▶ **About this task**
Each line, starting at the one with "pinkpop hoedje 2015" and running to the end of the data below, is to be set down again exactly, both ends included; leave pictures out.

═══ Task data ═══

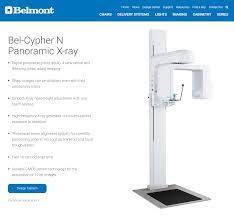 Home Design Resources Generator Belmont Equip Us Linkedin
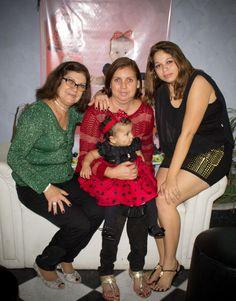 Aniversário de 1 Aninho de Catarina Zanardi.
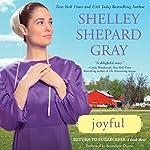 Joyful: Return to Sugarcreek, Book 3 | Shelley Shepard Gray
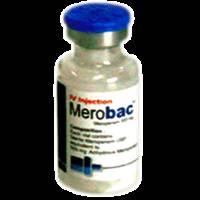 Meropenem | THE TORONTO ADULT CYSTIC FIBROSIS CENTRE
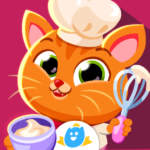 Bubbu Restaurant 1 .1.23 (MOD, Unlimited Money)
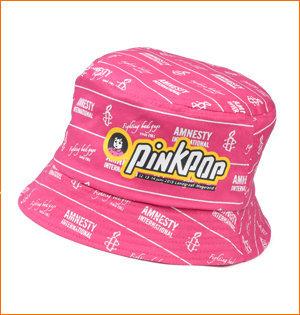 pinkpop hoedje 2015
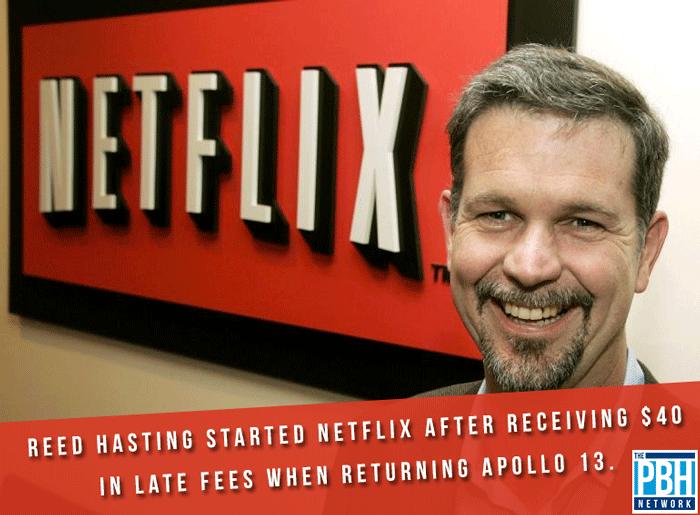 The Origins Of Netflix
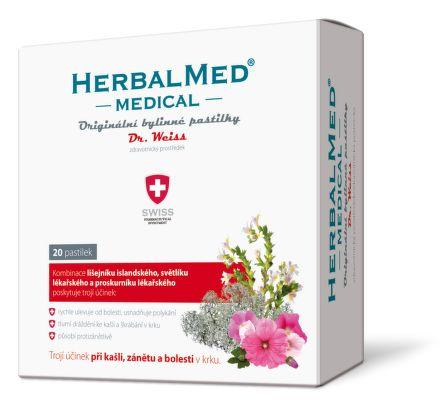 HerbalMed MEDICAL Dr.Weiss ZP 20 pastilek cena od 96 Kč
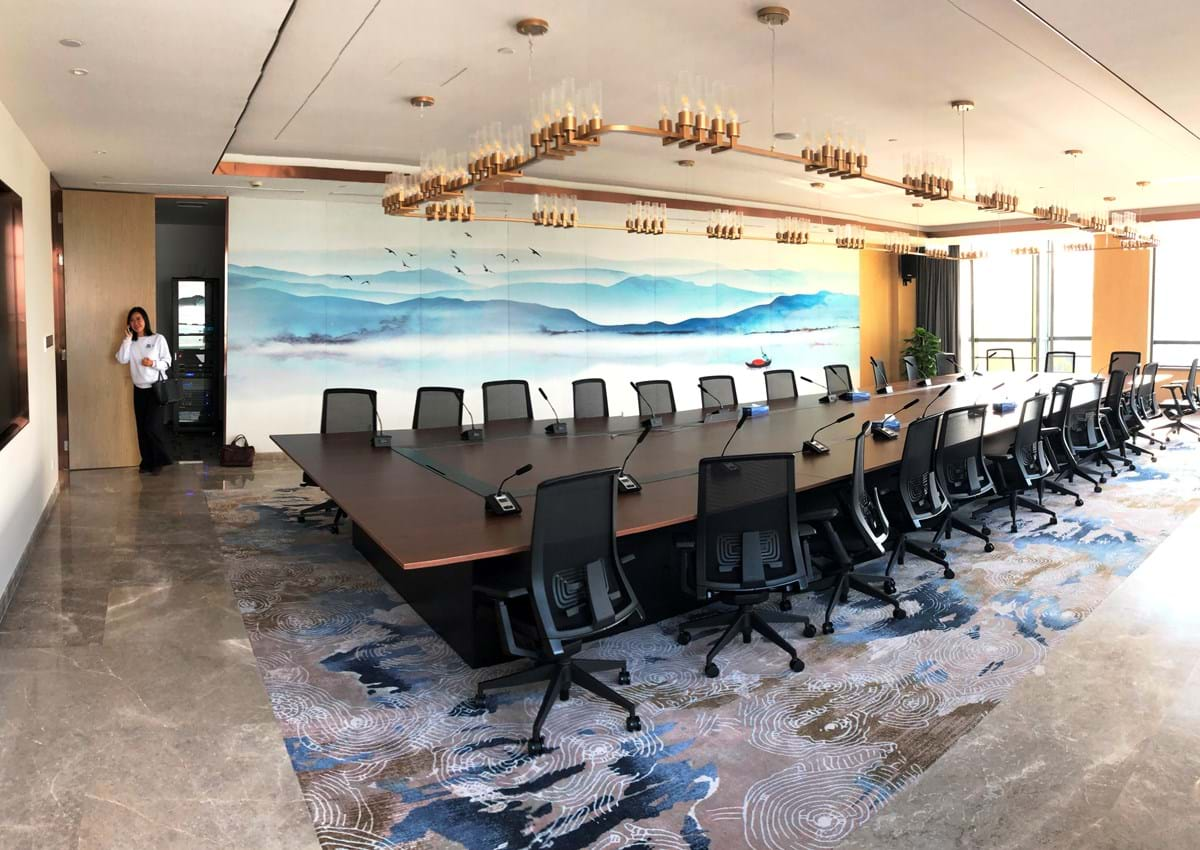 A meeting room inside the Oxford-Suzhou Centre for Advanced Research, known as OSCAR, in Suzhou Industrial Park (SIP) in eastern China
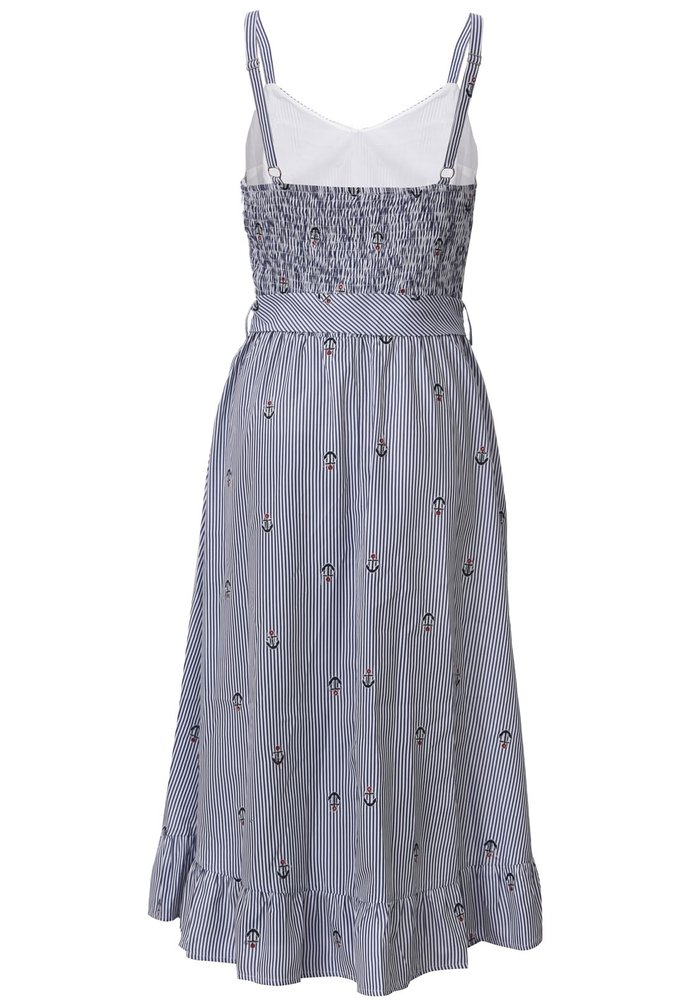 Andy Anchor Blue Dress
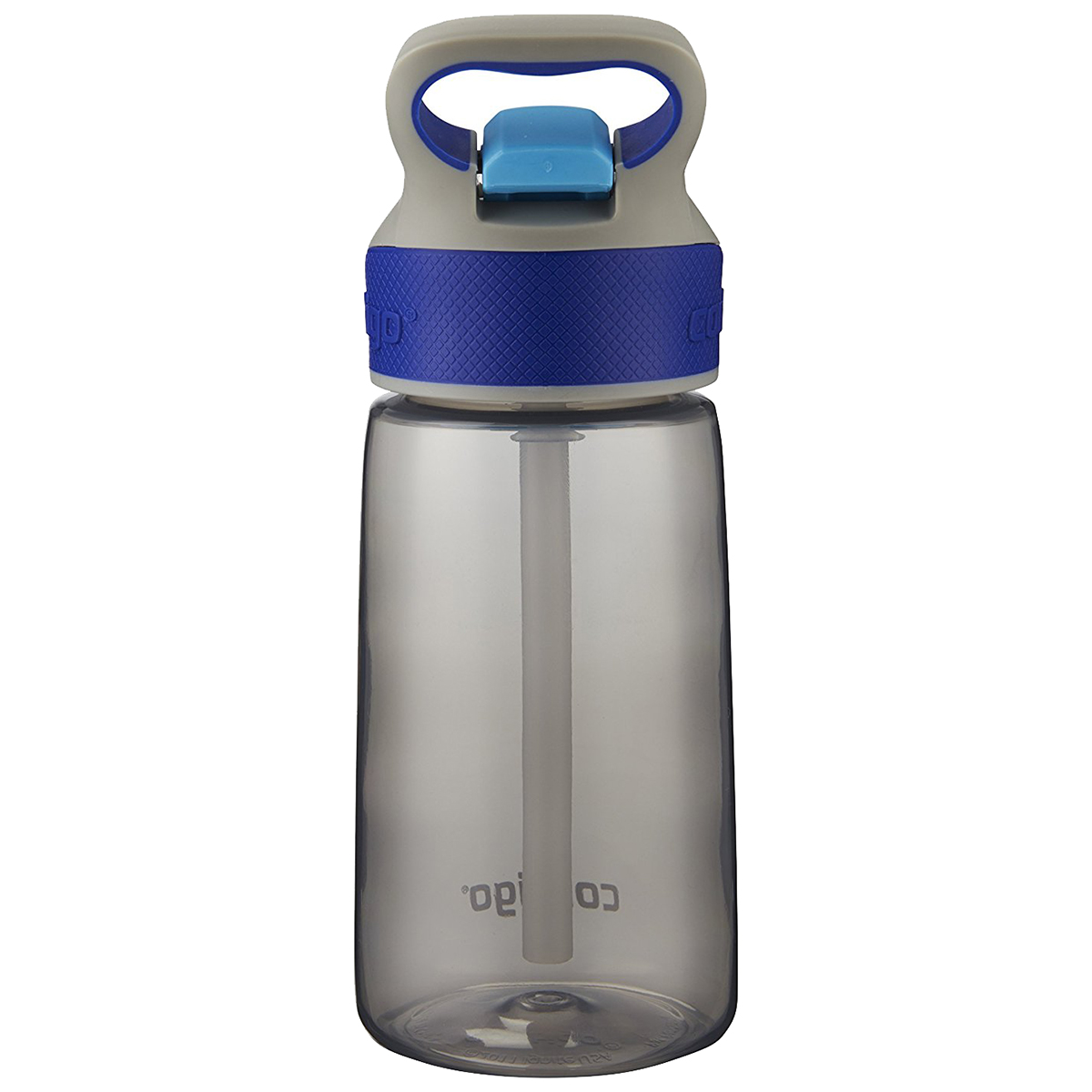 Contigo-14-oz-Kid-039-s-Striker-Autospout-Water-Bottle Indexbild 46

═══

▶ **Exercise result**
 pinkpop hoedje 2015
 The Origins Of Netflix
 HerbalMed MEDICAL Dr.Weiss ZP 20 pastilek cena od 96 Kč
 A meeting room inside the Oxford-Suzhou Centre for Advanced Research, known as OSCAR, in Suzhou Industrial Park (SIP) in eastern China
 Andy Anchor Blue Dress
 Contigo-14-oz-Kid-039-s-Striker-Autospout-Water-Bottle Indexbild 46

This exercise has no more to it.